He scrambled to his feet and padded to her side on rosy bare feet. “Mother, you’ll have to ’tay here, anyhow. You know I can’t do those back buttons. And I always get my drawer-legs twisted up with my both legs inside my one leg.”
Marise compromised. “Well, yes, if you’ll hurry. But not if you dawdle. Mother has a lot to do this morning. Remember, I won’t help you with a single thing you can do yourself.”
The child obediently unbuttoned his pajamas and stepping out of them reached for his undershirt. His mother, looking at him, fell mentally on her knees before the beautiful, living body. “Oh, my son, the straight, strong darling! My precious little son!” She shook with that foolish aching anguish of mothers, intolerable. . . . “Why must he stop being so pure, so safe? How can I live when I am no longer strong enough to protect him?”
Mark remarked plaintively, shrugging himself into the sleeves of his shirt, “I’ve roden on a horse, and I’ve roden on a dog, and I’ve even roden on a cow, but I’ve never roden on a camel, and I want to.”
The characteristic Mark-like unexpectedness of this made her smile.
“You probably will, some day,” she said, sitting down.
“But I’ve never even sawn a camel,” complained Mark. “And Elly and Paul have, and a elephant too.”
“Well, you’re big enough to be taken to the circus this year,” his mother promised him. “This very summer we’ll take you.”
“But I want to go now!” clamored Mark, with his usual disregard of possibilities, done in the grand style.
“Don’t dawdle,” said his mother, looking around for something to read, so that she would seem less accessible to conversation. She found the newspaper under her hand, on the table, and picked it up. She had only glanced at the head-lines yesterday. It took a lot of moral courage to read the newspapers in these days. As she read, her face changed, darkened, set.

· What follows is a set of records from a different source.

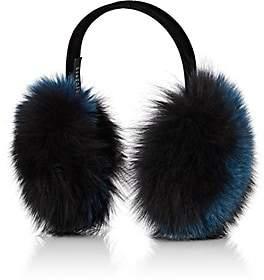 Barneys New York Women's Fox-Fur Earmuffs-Navy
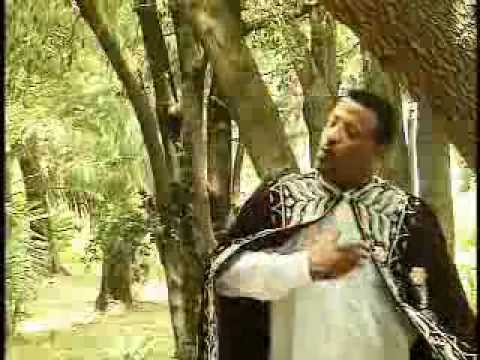 Traditional Amharic Music- Dereje Zefen- Wub Hager Gonder thumbnail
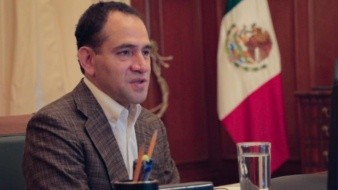 VIDEO | Sin fideicomisos, no está en riesgo programas ni beneficiarios: Arturo Herrera; habrá transparencia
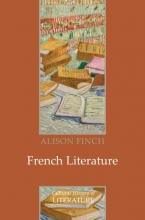 Finch, Alison French Literature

The little boy, struggling with his underwear, looked at her and decided not to ask for help.
She was thinking as she read, “The Treaty muddle worse than ever. Great Britain sending around to all her colonies asking for the biggest navy in the world. Our own navy constantly enlarged at enormous cost. Constantinople to be left Turkish because nobody wants anybody else to have it. Armenian babies dying like flies and evening cloaks advertised to sell for six hundred dollars. Italy land-grabbing. France frankly for anything except the plain acceptance of the principles we thought the war was to foster. The same reaction from those principles starting on a grand scale in America. Men in prison for having an opinion . . . what a hideous bad joke on all the world that fought for the Allies and for the holy principles they claimed! To think how we were straining every nerve in a sacred cause two years ago. Neale’s enlistment. Those endless months of loneliness. That constant terror about him. And homes like that all over the world . . . with this as the result. Could it have been worse if we had all just grabbed what we could get for ourselves, and had what satisfaction we could out of the baser pleasures?”